Aux Etats-Unis, le gouvernement Biden-Harris s’est fixé un objectif : atteindre la neutralité carbone en 2050. Pour y arriver, le parc éolien actuel doit être multiplié par un facteur compris entre cinq et dix. Malgré l’étendue du territoire américain, de tels objectifs nécessitent inévitablement de rapprocher les parcs éoliens des zones urbanisées.

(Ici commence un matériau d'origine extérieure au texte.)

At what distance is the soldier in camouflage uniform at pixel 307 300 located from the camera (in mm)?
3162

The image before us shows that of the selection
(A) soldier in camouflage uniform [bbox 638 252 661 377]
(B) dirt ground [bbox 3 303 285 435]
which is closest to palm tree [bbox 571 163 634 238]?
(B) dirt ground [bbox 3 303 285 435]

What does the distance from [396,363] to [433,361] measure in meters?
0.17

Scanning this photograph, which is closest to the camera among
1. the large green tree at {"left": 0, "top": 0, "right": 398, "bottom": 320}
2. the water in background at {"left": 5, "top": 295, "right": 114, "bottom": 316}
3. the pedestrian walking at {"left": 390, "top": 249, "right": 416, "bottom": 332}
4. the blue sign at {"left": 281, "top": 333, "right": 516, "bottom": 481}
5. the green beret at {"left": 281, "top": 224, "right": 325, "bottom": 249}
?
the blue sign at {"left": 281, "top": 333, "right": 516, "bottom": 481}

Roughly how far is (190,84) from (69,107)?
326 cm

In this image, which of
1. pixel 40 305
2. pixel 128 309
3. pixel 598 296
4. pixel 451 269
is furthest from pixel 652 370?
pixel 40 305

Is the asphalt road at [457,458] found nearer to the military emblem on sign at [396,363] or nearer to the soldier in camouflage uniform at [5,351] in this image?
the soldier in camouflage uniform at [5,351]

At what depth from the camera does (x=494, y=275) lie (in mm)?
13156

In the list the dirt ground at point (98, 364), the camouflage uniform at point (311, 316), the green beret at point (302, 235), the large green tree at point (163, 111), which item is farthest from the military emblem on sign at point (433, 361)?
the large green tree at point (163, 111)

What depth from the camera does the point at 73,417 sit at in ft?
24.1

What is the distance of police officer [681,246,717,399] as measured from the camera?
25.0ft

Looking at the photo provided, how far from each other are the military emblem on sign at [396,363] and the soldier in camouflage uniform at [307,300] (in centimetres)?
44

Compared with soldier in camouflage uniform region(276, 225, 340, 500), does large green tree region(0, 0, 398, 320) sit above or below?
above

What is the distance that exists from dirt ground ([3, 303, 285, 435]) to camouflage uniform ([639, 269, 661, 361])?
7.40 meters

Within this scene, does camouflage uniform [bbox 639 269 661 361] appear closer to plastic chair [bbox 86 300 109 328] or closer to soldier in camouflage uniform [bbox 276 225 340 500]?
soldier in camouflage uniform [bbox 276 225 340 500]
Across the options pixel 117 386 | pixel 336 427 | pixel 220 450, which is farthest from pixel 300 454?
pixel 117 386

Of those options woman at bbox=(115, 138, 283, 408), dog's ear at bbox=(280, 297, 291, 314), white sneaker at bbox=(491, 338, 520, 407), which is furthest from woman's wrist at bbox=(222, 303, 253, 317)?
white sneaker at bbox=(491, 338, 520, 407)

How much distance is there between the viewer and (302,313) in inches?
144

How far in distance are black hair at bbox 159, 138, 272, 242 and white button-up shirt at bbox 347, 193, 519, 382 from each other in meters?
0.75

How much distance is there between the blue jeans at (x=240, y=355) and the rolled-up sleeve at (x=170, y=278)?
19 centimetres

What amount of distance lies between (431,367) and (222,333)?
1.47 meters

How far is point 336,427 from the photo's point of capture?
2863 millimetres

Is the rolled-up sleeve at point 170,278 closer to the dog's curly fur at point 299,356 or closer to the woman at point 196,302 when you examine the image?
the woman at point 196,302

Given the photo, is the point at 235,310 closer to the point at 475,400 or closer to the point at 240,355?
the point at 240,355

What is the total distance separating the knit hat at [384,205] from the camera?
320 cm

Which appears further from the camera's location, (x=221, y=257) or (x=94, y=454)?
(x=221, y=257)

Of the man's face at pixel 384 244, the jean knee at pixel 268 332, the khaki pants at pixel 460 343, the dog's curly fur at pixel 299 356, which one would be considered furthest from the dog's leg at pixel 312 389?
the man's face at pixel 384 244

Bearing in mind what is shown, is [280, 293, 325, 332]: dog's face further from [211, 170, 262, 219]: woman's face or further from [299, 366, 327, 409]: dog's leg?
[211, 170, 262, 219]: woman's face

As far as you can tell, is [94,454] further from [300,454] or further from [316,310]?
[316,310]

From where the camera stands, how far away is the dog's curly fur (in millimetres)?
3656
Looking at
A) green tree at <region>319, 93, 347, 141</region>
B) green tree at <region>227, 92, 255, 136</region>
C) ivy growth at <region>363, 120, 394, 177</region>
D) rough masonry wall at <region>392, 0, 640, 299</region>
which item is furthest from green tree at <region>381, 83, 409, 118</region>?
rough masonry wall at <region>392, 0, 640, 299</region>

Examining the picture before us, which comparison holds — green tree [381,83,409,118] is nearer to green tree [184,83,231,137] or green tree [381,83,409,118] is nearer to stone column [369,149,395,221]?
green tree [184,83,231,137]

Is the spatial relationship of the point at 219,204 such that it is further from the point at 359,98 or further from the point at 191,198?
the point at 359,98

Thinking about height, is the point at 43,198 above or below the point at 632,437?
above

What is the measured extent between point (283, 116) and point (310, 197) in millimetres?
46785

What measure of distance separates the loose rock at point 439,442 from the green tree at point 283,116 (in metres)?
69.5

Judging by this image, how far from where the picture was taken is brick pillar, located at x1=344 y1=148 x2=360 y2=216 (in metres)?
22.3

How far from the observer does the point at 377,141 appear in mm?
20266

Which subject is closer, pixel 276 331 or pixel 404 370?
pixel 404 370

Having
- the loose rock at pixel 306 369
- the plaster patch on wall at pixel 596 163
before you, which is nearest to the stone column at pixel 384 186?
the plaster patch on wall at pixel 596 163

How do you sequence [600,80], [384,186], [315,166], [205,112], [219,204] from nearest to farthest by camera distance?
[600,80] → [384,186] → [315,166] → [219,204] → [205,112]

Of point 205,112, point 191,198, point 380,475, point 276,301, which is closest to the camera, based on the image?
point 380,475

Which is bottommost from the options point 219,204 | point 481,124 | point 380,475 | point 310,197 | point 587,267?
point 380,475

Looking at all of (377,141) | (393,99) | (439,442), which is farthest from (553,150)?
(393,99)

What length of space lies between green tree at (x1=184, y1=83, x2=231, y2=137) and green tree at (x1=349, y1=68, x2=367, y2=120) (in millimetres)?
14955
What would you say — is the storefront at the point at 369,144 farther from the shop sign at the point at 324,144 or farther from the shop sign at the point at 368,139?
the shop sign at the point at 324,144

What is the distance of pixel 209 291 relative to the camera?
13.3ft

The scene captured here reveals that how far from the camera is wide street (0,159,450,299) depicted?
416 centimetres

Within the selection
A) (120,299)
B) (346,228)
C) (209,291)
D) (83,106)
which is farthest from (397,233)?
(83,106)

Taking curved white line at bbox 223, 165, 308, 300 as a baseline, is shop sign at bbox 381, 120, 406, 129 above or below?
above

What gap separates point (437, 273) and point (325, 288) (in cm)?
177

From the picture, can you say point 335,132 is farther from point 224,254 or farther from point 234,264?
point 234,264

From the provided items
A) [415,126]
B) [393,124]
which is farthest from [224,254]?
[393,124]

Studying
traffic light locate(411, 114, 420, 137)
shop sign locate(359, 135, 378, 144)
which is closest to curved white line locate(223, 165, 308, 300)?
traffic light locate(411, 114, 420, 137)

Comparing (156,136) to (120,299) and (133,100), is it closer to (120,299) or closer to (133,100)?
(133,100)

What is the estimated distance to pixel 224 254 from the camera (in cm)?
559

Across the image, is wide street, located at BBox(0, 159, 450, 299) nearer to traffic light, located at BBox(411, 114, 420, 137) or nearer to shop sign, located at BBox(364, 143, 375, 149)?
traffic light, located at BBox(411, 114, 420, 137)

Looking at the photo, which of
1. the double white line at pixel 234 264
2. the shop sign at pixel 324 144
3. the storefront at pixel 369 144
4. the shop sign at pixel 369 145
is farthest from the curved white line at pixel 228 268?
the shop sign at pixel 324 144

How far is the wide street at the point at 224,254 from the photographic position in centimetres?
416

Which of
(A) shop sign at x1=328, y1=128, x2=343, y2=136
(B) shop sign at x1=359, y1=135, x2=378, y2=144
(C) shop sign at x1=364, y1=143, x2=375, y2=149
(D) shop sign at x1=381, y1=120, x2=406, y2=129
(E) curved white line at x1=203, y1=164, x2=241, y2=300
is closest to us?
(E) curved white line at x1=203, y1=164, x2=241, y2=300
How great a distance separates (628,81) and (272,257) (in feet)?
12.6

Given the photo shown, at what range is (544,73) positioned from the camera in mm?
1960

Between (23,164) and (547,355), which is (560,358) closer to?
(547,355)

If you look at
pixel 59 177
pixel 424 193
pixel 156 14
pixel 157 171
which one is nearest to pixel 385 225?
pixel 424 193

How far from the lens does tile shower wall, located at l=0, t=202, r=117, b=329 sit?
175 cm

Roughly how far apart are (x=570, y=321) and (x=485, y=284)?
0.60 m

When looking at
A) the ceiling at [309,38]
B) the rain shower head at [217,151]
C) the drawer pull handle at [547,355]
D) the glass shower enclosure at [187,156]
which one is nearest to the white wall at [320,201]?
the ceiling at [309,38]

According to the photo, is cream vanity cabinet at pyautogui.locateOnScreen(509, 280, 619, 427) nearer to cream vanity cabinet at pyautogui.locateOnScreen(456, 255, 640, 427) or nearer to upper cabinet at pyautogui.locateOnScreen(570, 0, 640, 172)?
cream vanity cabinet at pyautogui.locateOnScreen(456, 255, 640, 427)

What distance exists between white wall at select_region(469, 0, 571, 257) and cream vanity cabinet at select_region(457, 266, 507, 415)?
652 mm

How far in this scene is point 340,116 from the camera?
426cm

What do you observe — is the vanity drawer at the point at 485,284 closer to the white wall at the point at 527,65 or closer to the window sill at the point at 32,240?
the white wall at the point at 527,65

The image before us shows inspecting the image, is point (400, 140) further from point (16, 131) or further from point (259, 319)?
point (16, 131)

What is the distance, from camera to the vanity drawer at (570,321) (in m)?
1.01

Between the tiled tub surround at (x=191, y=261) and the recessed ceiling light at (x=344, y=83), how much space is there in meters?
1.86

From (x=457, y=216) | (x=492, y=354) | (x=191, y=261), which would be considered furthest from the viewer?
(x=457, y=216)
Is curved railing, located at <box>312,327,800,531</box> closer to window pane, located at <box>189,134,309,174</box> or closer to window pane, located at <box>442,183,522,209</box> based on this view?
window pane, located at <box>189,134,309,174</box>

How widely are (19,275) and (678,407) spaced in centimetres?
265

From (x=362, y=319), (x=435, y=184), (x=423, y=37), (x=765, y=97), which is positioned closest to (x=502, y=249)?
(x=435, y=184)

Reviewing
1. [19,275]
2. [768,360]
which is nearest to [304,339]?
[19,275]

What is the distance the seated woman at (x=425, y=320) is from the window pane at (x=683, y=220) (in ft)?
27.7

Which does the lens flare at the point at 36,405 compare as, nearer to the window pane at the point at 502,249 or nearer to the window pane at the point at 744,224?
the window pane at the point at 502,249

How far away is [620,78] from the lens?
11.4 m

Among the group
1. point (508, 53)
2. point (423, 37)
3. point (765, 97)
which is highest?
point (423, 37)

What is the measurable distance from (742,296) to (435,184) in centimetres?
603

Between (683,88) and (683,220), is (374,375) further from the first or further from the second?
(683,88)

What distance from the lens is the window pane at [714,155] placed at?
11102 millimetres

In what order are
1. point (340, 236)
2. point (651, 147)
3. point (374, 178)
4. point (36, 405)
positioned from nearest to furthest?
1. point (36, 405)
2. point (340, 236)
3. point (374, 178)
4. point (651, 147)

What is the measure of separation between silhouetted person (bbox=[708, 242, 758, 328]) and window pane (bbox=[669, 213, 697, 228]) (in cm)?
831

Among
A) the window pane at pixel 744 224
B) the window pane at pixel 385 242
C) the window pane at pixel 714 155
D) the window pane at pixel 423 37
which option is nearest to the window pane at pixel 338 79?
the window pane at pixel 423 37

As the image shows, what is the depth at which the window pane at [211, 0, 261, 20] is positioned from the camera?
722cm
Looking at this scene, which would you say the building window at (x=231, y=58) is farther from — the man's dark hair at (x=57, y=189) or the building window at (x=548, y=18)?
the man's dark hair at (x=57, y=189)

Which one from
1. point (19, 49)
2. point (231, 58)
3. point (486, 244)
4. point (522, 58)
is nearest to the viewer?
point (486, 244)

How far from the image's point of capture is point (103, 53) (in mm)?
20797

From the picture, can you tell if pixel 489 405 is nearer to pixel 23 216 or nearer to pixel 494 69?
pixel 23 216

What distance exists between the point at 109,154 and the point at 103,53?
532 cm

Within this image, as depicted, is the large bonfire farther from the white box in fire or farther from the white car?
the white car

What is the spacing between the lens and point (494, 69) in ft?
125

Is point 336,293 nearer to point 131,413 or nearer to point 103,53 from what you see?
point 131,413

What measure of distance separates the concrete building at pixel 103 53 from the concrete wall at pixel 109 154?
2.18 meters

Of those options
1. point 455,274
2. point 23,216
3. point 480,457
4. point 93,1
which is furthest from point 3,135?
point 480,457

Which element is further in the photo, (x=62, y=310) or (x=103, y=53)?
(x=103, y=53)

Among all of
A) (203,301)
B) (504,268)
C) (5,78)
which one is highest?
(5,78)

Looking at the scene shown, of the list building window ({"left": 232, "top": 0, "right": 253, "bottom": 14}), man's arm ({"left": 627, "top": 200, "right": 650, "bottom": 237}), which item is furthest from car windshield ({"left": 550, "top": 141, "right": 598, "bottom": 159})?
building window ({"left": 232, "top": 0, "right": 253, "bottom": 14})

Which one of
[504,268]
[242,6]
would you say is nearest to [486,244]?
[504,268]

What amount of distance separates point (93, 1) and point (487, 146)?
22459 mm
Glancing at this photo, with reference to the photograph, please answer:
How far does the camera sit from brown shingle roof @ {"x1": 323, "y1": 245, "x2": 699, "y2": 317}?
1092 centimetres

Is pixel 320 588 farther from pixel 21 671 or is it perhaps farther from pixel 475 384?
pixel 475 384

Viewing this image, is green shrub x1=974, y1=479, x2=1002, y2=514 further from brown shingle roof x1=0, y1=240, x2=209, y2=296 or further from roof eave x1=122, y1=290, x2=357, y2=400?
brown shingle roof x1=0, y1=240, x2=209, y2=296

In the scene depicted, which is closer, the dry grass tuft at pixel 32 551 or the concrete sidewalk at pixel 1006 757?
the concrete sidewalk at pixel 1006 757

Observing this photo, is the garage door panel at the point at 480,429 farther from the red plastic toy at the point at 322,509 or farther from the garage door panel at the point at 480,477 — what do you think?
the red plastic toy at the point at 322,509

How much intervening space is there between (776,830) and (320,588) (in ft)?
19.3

Face à une telle prolifération annoncée des éoliennes sur le territoire des Etats-Unis, le centre de recherche NREL (National Renewable Energy Laboratory) a voulu savoir si le désaxage des rotors pour réduire l’effet de sillage avait un impact positif ou négatif sur le niveau acoustique des éoliennes. Une série de tests a dès lors été entreprise en conditions réelles, en plaçant 11 microphones à proximité d’une éolienne General Electric de 1,5 MW appartenant au Département Américain de l’Energie.
Les micros ont enregistré les bruits émis dans la gamme de fréquences audibles pour l’être humain. Les chercheurs ont également récolté des données « full-field » (sur la totalité de la zone où un impact acoustique peut être perçu) afin de mesurer les niveaux de bruit sur une large zone.

Se basant sur les prédictions des modèles d’émissions acoustiques, les chercheurs s’attendaient à ce que le pivotement des rotors augmente le niveau sonore des éoliennes, mais leur surprise fut grande quand ils s’aperçurent que le bruit émis était réduit.
Les modèles de simulation acoustique sont-ils dès lors peu fiables ? Non, car il s’agit ici d’observation de niveaux sonores dans des conditions non prévues initialement : l’émission sonore d’un rotor qui n’est pas exactement dans l’axe du vent.

Pour résumer, si un léger décalage est appliqué aux rotors, un parc éolien terrestre produira non seulement un surcroît significatif d’énergie, mais verra en outre son impact acoustique diminuer.